A 2001 study published in the European Journal of Medical Research found that applying diluted honey with 10% warm water to problem areas and leaving it in contact for three hours before rinsing, caused relief of the rash and did not increase in one week. The skin lesions healed in two weeks, and the patients even showed improvement in hair loss. The patients did not relapse even after six months of use.
6. Helps relieve herpes
Honey can help reduce herpes symptoms by the following topical benefits:
- Draws fluid from the wound.
- The high sugar content reduces or even suppresses the growth of microorganisms.
- Worker bees secrete an enzyme (glucose oxidase) in the nectar, which then releases low levels of hydrogen peroxide when honey comes into contact with the wound, cleaning the wound.
If you have herpes outbreaks, try putting on honey to see if you get some relief and if the sores heal faster.
Honey can be a safe and inexpensive healing agent that will certainly save you from spending large sums of money on prescription or over-the-counter medications that often come with side effects or toxic ingredients.

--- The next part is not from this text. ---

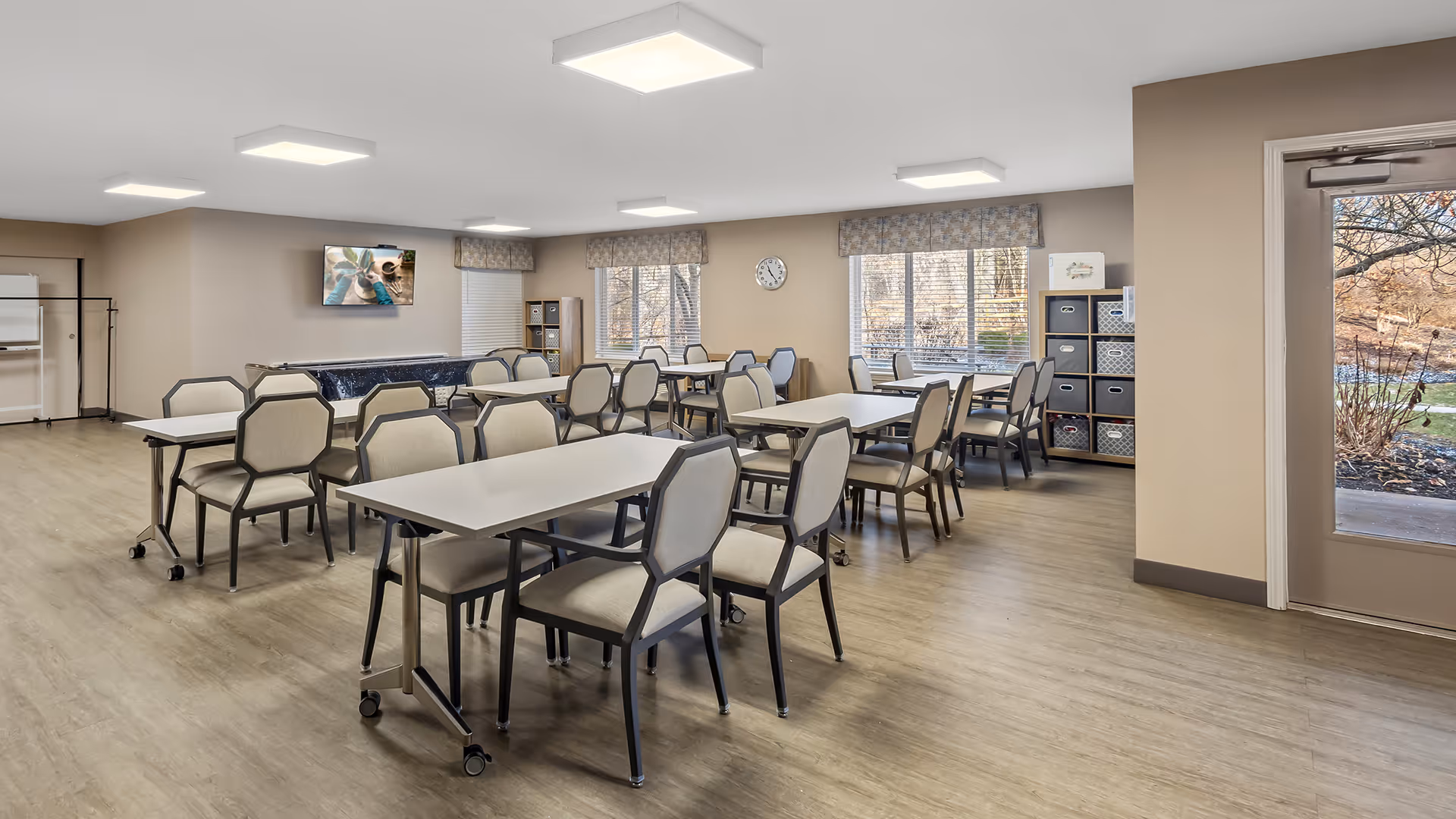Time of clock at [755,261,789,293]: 11:23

Benefits of honey for the mind
1. Increase memory
Honey contains antioxidants that can help prevent neuronal damage and loss in the brain. A study published in Menopause in 2011 found that one tablespoon of honey daily can boost postmenopausal women’s memory , serving as an alternative therapy to keep hormone-related intellectual decline at bay.

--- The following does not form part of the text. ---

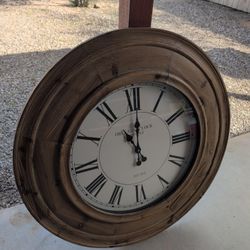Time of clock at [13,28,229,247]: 11:00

Adding a teaspoon of honey to a cup of tea every day is an easy and refreshing way to delay neuronal aging.
Honey also helps the brain absorb calcium, which in turn helps maintain memory.
Taking care of your brain through consuming adequate nutrition can decrease our chances of developing dementia in the future.
2. Help you sleep better
The components of honey also make it a great ally of the nervous system, since they have calming power and promote restful sleep .

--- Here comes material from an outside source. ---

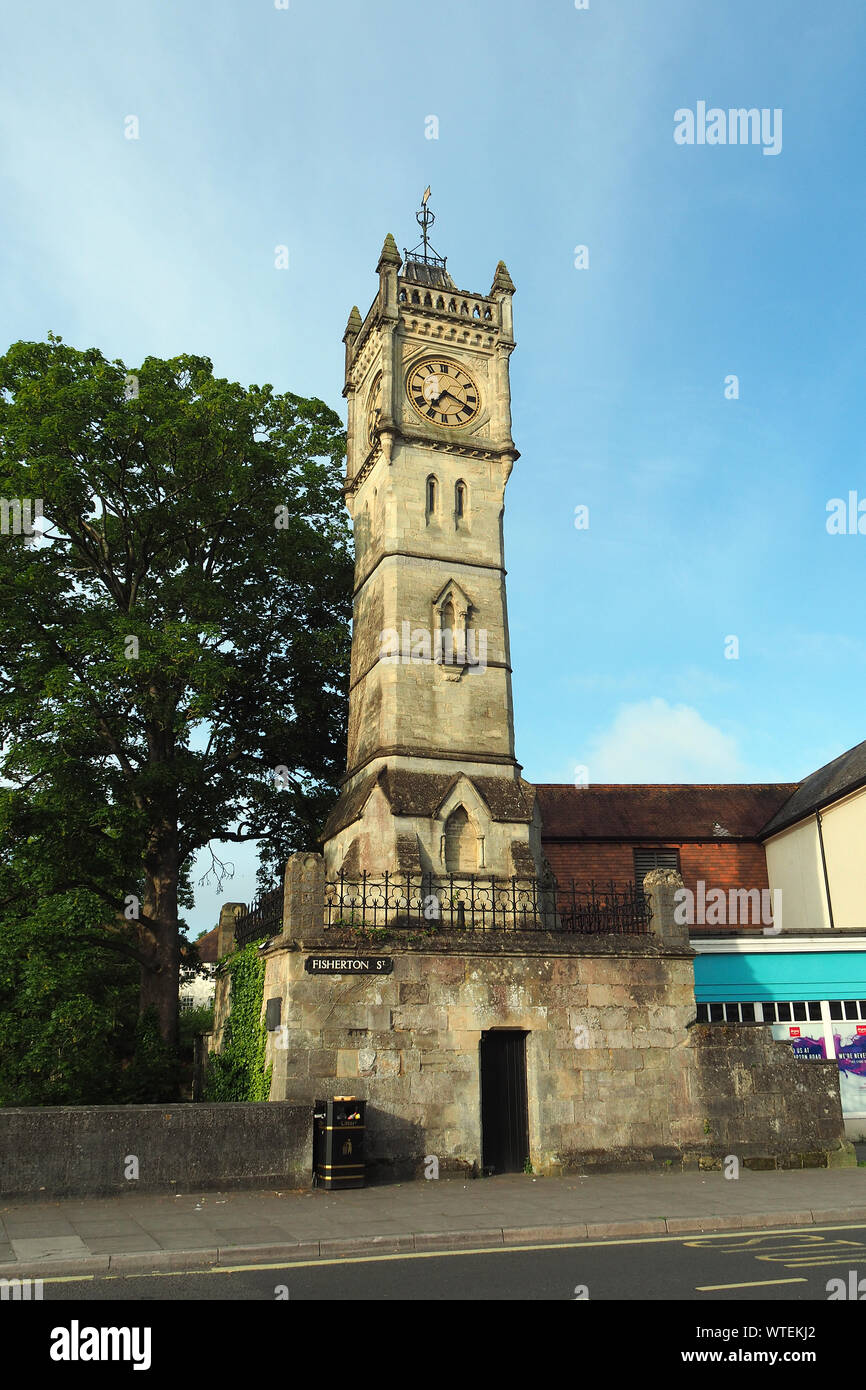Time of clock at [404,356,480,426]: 7:18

Honey can be of great help during sleepless nights . Like sugar, honey has the power to cause an increase in insulin and to release serotonin , a neurotransmitter that improves mood and emotional well-being. Subsequently, the body converts serotonin to melatonin , a chemical compound that regulates the duration and quality of sleep.
Furthermore, honey also contains various amino acids, including tryptophan which is commonly associated with our level of happiness. Thus, the tryptophan of honey passes to our brain, where it is converted again to serotonin and then to melatonin, which is the hormone responsible for regulating sleep and wake cycles.